Wherever we are, whatever our circumstances–nothing has the power to limit our choice to live with compassion, kindness, humility, gentleness and patience. No one has the power to prevent us from clothing ourselves in love. This isn’t a sentimental, decorative, inspirational thought–this is a decree. Paul, in chains, says–this is how we fight our battles. This is our kingdom strategy.
This is the work of the church–the body of Jesus and it is how the Risen Christ is redeeming and reclaiming the world. Are you in?
We live in a culture that screams that might makes right, that violence makes peace, that money and authority and privilege determine impact.

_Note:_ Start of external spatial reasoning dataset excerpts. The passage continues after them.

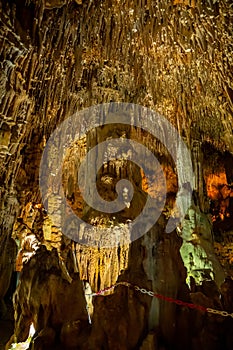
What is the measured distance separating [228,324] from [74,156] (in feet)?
20.9

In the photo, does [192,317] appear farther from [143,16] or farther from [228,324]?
[143,16]

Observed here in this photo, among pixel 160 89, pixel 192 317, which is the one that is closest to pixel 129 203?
pixel 160 89

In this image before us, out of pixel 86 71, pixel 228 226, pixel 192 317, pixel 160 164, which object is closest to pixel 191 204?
pixel 160 164

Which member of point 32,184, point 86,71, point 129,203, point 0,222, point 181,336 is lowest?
point 181,336

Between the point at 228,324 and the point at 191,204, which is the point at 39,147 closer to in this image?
the point at 191,204

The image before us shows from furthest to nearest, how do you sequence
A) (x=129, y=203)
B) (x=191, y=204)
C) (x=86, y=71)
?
1. (x=191, y=204)
2. (x=129, y=203)
3. (x=86, y=71)

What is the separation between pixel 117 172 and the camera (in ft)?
27.6

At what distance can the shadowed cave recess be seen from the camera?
377cm

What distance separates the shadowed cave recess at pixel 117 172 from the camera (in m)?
3.77

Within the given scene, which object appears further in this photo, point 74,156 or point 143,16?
point 74,156

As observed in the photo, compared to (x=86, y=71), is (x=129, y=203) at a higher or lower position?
lower

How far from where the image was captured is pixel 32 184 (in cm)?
920

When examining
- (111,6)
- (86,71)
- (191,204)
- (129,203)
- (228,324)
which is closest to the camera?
(228,324)

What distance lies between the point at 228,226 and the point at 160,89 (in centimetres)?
577
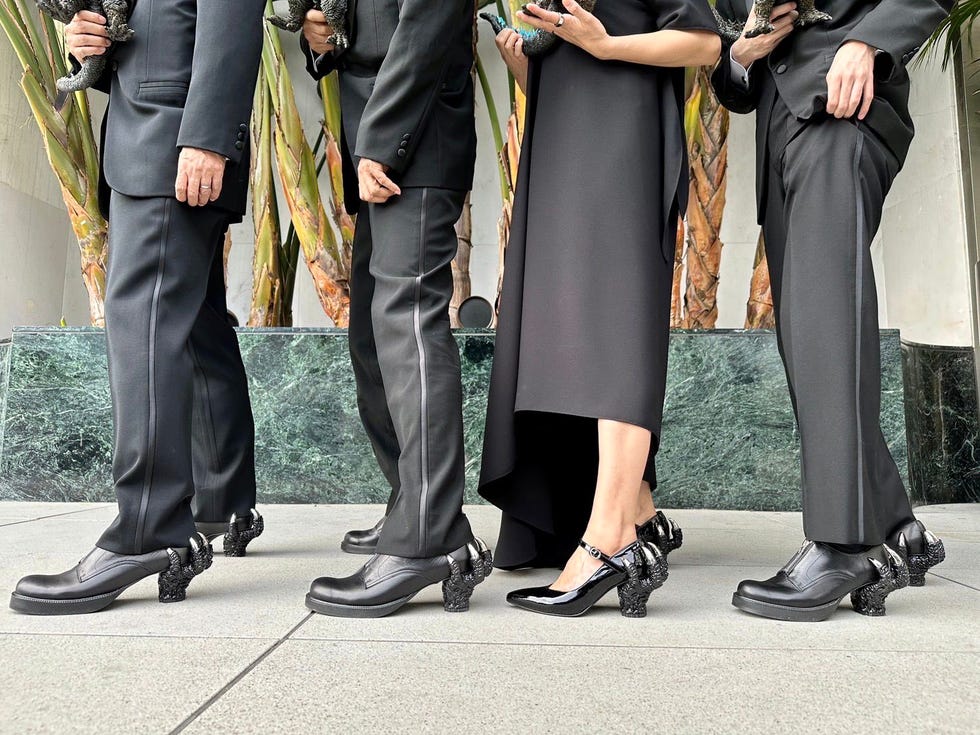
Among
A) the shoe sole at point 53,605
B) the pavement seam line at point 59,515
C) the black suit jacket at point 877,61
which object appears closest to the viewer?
the shoe sole at point 53,605

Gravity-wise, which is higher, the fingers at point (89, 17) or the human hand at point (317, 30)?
the human hand at point (317, 30)

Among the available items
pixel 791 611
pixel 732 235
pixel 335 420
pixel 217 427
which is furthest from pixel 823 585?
pixel 732 235

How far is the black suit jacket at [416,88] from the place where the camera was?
1.27 m

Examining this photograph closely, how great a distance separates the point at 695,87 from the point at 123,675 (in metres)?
2.72

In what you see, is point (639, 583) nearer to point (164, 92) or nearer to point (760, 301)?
point (164, 92)

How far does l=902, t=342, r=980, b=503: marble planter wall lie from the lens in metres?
2.97

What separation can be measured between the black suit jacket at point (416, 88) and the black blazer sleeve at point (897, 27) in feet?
2.04

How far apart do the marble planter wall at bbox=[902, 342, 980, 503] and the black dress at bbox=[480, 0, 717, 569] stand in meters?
1.99

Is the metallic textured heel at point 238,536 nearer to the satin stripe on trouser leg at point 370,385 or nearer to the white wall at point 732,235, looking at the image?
the satin stripe on trouser leg at point 370,385

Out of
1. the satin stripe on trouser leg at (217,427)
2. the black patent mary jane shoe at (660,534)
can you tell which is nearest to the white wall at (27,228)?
the satin stripe on trouser leg at (217,427)

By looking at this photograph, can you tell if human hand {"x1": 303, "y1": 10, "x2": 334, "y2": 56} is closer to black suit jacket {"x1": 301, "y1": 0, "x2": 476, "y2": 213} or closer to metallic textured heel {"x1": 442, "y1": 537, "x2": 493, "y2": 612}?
black suit jacket {"x1": 301, "y1": 0, "x2": 476, "y2": 213}

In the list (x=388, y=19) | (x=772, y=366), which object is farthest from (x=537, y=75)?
(x=772, y=366)

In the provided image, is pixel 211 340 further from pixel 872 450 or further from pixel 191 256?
pixel 872 450

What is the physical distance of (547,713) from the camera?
74 centimetres
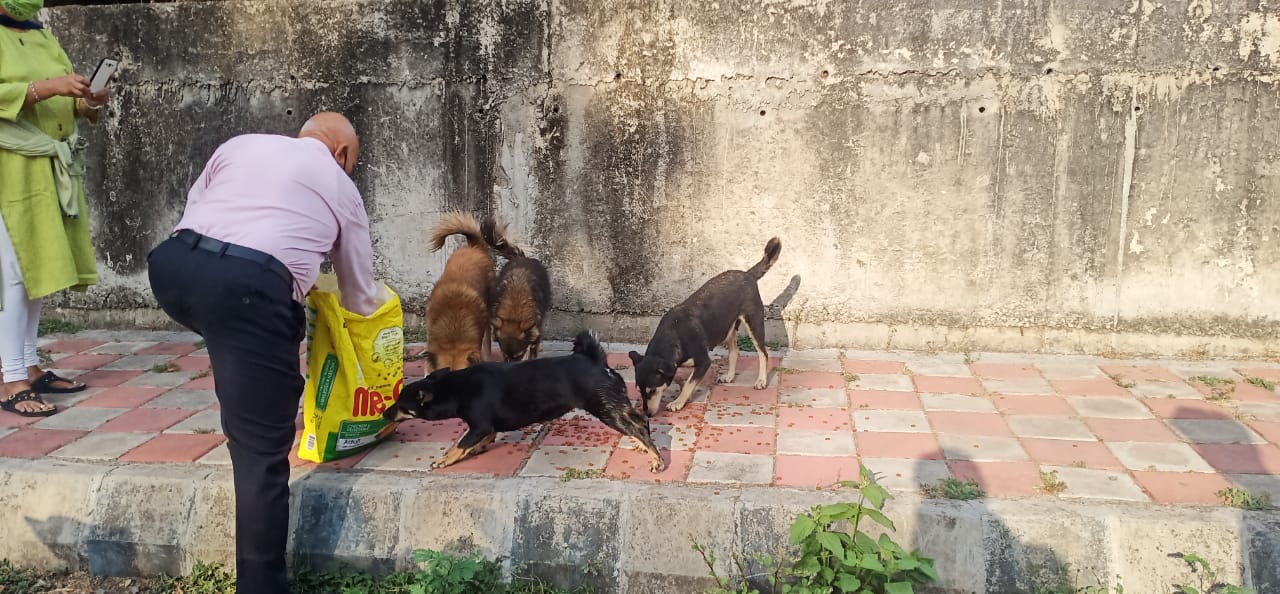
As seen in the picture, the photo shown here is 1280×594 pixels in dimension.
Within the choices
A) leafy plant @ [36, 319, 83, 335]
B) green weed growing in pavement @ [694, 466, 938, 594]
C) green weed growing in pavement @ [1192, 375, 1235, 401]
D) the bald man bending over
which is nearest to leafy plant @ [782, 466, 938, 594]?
green weed growing in pavement @ [694, 466, 938, 594]

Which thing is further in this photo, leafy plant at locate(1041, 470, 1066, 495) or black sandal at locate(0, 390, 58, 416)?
black sandal at locate(0, 390, 58, 416)

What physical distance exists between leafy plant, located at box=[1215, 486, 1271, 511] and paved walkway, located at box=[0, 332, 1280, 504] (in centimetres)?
5

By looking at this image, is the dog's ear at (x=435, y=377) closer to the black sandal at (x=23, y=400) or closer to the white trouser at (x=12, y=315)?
the black sandal at (x=23, y=400)

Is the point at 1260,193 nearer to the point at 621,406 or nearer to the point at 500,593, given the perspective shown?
the point at 621,406

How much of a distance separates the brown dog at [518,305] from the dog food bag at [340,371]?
1.24m

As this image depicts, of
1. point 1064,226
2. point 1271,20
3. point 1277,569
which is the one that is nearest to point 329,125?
point 1277,569

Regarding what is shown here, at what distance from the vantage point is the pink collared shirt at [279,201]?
296cm

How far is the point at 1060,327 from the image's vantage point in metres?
5.87

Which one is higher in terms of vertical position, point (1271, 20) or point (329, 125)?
point (1271, 20)

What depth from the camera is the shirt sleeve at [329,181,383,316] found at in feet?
10.9

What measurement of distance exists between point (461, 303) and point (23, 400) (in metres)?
2.52

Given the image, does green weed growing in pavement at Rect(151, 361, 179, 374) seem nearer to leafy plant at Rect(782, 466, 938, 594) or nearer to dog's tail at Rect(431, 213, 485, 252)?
dog's tail at Rect(431, 213, 485, 252)

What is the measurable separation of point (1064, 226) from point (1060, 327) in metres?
0.72

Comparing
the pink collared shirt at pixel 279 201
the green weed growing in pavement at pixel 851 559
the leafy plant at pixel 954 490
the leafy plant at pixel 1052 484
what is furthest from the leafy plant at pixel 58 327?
the leafy plant at pixel 1052 484
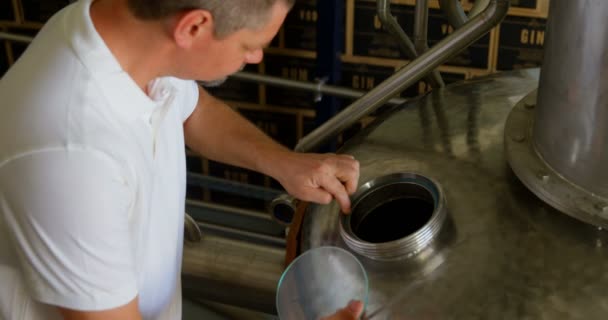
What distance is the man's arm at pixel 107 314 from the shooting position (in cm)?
74

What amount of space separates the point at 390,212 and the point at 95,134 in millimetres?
405

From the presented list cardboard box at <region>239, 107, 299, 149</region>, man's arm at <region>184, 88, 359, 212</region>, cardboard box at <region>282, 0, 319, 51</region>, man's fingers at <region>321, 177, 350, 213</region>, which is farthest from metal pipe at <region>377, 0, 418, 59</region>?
cardboard box at <region>239, 107, 299, 149</region>

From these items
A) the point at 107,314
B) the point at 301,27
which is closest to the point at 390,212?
the point at 107,314

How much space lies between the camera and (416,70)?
1070mm

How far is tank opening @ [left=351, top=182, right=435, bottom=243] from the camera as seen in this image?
93cm

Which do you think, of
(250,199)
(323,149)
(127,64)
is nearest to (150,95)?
(127,64)

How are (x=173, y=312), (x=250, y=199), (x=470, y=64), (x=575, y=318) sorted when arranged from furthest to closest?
1. (x=250, y=199)
2. (x=470, y=64)
3. (x=173, y=312)
4. (x=575, y=318)

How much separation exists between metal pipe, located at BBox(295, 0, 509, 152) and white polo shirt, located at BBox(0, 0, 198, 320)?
37 centimetres

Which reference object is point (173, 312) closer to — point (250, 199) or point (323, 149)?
point (323, 149)

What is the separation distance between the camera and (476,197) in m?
0.88

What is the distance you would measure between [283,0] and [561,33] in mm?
296

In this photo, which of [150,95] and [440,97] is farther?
[440,97]

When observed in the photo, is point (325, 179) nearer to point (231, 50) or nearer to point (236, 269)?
point (231, 50)

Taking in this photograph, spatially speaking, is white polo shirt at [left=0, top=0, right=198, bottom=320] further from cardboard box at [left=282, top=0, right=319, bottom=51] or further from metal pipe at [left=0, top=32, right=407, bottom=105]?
cardboard box at [left=282, top=0, right=319, bottom=51]
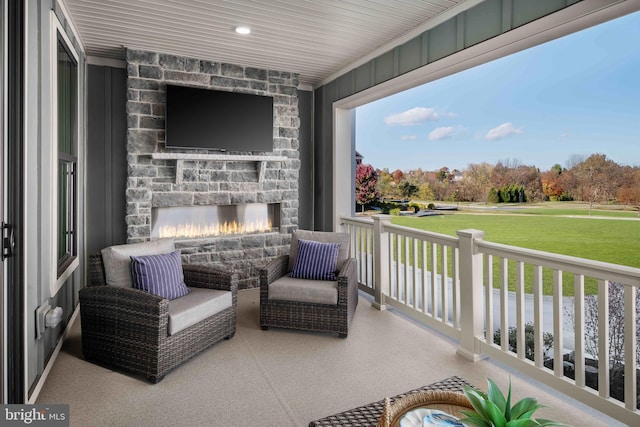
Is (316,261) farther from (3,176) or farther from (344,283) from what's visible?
(3,176)

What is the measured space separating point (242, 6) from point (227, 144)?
183 cm

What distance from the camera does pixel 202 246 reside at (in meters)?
4.72

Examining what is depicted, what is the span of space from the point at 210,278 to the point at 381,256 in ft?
5.85

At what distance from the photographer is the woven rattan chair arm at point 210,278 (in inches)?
130

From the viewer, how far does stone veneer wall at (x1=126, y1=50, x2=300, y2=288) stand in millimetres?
4348

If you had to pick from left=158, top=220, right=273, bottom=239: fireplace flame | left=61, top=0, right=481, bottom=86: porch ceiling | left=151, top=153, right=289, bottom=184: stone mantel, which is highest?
left=61, top=0, right=481, bottom=86: porch ceiling

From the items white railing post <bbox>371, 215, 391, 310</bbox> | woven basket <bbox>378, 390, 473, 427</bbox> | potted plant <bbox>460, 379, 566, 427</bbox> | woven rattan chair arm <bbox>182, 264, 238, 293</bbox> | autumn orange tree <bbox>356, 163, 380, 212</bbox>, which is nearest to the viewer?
potted plant <bbox>460, 379, 566, 427</bbox>

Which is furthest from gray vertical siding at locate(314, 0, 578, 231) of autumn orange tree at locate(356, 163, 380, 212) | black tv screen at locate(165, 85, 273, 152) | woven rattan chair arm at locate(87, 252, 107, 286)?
woven rattan chair arm at locate(87, 252, 107, 286)

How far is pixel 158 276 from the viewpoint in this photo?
3.00 m

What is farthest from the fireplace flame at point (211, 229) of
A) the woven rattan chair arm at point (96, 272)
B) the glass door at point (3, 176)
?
the glass door at point (3, 176)

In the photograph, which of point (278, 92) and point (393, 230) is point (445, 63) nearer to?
point (393, 230)

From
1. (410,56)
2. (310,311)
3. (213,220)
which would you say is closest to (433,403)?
(310,311)

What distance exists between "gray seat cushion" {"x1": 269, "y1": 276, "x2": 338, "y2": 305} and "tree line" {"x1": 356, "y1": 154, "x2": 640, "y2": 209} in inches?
69.7

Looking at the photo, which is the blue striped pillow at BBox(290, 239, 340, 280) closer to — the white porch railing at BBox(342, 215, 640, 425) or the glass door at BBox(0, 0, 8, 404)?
the white porch railing at BBox(342, 215, 640, 425)
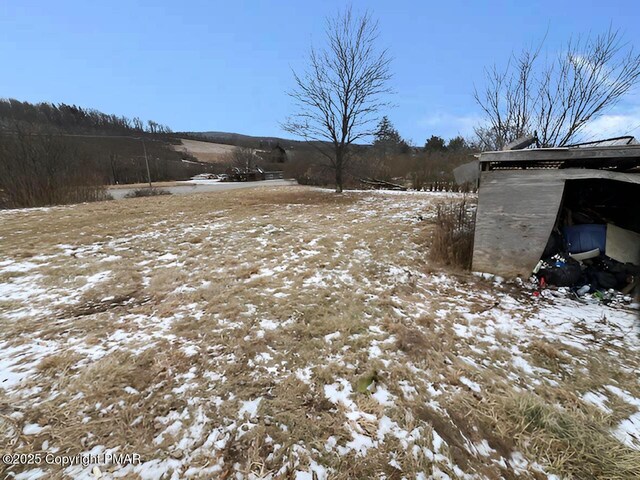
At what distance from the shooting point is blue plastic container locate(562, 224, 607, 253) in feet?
12.4

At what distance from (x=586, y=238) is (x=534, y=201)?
1181mm

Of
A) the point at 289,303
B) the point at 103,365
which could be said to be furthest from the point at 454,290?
the point at 103,365

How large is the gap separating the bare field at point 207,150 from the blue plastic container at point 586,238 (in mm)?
62862

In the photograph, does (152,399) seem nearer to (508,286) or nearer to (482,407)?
(482,407)

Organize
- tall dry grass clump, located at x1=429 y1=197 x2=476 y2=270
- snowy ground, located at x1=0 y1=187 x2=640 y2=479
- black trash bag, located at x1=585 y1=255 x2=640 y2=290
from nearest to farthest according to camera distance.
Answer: snowy ground, located at x1=0 y1=187 x2=640 y2=479, black trash bag, located at x1=585 y1=255 x2=640 y2=290, tall dry grass clump, located at x1=429 y1=197 x2=476 y2=270

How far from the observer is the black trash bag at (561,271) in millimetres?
3650

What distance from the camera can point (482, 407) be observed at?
1956 millimetres

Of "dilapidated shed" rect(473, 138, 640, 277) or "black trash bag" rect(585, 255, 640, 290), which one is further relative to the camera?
"black trash bag" rect(585, 255, 640, 290)

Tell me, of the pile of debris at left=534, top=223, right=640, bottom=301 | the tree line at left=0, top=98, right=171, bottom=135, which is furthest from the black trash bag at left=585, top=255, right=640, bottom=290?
the tree line at left=0, top=98, right=171, bottom=135

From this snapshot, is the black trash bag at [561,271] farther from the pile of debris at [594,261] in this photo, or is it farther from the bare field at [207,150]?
the bare field at [207,150]

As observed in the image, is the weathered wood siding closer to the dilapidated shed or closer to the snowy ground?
the dilapidated shed

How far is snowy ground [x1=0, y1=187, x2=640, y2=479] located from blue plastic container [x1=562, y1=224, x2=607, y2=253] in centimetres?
98

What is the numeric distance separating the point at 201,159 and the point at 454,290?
7161 centimetres

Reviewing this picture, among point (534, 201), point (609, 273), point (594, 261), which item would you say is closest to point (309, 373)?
point (534, 201)
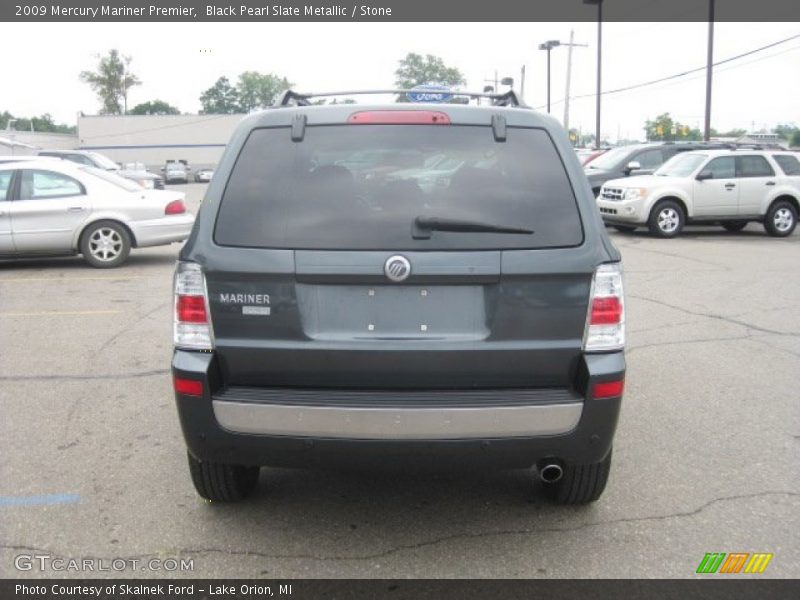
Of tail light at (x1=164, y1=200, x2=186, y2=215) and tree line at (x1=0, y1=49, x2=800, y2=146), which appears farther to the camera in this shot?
tree line at (x1=0, y1=49, x2=800, y2=146)

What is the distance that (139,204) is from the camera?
11.6 metres

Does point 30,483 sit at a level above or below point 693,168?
below

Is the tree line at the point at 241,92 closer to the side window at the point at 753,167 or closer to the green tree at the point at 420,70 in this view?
the green tree at the point at 420,70

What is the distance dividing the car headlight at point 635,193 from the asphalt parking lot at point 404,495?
31.4ft

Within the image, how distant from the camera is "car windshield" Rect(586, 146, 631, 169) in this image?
19438 mm

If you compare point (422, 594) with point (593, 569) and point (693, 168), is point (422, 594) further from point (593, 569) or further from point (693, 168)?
point (693, 168)

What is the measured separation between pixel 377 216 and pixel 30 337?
18.1 feet

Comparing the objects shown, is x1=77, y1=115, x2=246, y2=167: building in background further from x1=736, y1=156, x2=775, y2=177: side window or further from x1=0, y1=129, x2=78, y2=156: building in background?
x1=736, y1=156, x2=775, y2=177: side window

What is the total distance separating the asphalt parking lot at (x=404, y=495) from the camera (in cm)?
332

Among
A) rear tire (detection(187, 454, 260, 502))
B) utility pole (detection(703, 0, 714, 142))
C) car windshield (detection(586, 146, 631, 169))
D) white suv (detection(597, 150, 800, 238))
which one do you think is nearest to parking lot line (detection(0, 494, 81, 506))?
rear tire (detection(187, 454, 260, 502))

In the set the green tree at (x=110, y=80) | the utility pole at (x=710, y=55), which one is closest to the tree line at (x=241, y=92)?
the green tree at (x=110, y=80)

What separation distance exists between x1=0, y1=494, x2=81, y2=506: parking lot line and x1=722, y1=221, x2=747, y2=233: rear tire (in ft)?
54.8

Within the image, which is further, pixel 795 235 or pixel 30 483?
pixel 795 235

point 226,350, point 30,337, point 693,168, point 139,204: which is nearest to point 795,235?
point 693,168
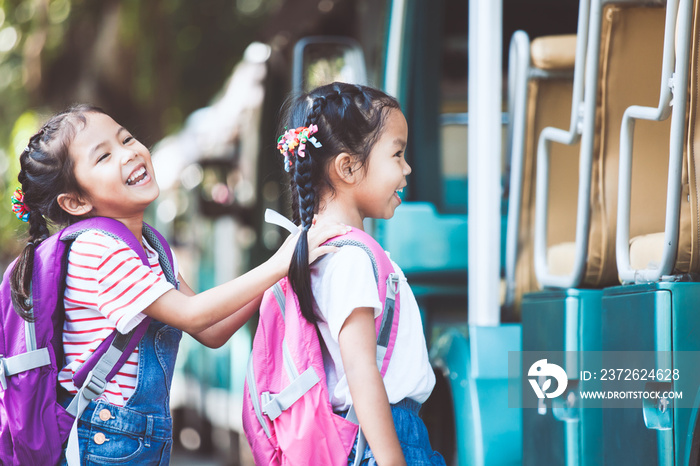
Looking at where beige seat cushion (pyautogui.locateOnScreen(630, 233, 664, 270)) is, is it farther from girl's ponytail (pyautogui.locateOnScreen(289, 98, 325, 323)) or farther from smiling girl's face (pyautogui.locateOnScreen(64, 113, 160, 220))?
smiling girl's face (pyautogui.locateOnScreen(64, 113, 160, 220))

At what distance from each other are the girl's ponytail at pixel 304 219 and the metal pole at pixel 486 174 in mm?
952

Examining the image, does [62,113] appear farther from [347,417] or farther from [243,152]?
[243,152]

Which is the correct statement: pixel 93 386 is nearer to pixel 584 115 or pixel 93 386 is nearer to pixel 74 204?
pixel 74 204

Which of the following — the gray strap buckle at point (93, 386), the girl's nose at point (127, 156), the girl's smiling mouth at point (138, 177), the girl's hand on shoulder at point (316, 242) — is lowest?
the gray strap buckle at point (93, 386)

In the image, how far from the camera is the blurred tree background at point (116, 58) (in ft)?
24.8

In chains, as he writes letters that will change the world, Paul testifies to otherwise.
A friend shared this thought on social media this week–inaccurate eschatology causes the church to: wait for a King who already reigns, wait for a Kingdom they’re already in, wait to become who they already are, wait for an age that’s already come, wait for a victory that’s already won, wait to do what they should already be doing.
Beloved–we already have everything we need to live as the people of God. And we have a uniform – the first step is putting it on.